In a way, it's impossible to go "against" the gene: Even if Koresh had
persuaded or forced every human on earth to do himself in, the outcome
would be no more "against" the selfish gene than a natural disaster that
wiped us all out would be. In general, one-offs are not what biology or
evolutionary theory is about.
Perhaps what you mean is something like difference between the EEA and
today: Sugar was rare and good then, common and bad now, so the gene
coding our sweet tooth is acting against its interests: Not even that
is right. Genes get selected blindly because they help us survive and
reproduce. If the environment changes, some formerly beneficial traits
may now be a handicap. If they are enough of a handicap, they will be
selected against in the usual way. Specific GENETIC tendencies toward
forming suicide cults would have the same effect: they would be
selected against, in the usual way (but such specific genetic tendencies
do not exist).
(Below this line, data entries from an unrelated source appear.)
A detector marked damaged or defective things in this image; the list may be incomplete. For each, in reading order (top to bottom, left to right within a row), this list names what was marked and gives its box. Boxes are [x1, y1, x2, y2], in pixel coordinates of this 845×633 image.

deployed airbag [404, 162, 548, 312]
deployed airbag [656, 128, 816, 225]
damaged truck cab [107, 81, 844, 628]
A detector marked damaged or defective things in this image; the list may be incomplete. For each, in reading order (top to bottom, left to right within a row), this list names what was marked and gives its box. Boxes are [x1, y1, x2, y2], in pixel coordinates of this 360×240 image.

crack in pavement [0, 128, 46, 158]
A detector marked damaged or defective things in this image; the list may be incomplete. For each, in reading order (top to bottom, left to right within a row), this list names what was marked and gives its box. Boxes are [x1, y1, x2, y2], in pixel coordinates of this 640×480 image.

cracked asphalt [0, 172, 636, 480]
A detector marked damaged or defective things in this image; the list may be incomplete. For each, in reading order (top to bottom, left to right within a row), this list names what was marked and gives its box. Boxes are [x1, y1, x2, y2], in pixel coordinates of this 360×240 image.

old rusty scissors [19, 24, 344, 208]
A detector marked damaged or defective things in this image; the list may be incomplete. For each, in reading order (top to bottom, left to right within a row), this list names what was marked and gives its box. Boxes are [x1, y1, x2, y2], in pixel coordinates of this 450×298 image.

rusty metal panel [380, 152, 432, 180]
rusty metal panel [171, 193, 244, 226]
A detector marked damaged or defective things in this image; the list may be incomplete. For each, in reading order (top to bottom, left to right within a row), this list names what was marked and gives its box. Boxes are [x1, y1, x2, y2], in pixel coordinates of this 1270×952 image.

Cultural tendencies toward suicide cannot be selected
against genetically except by selecting against the whole general
cognitive capacity that allows us to have culture in the first place,
and that seems too radical a turning back of the evolutionary clock for
the Blind Watchmaker to tumble into.
A lifetime renunciation of reproduction can be described as going
against our genes' selfish interests, I suppose. By that token, every
(genetically caused) impulse we resist goes against our genes, but
in that sense we go against our genes quite a lot!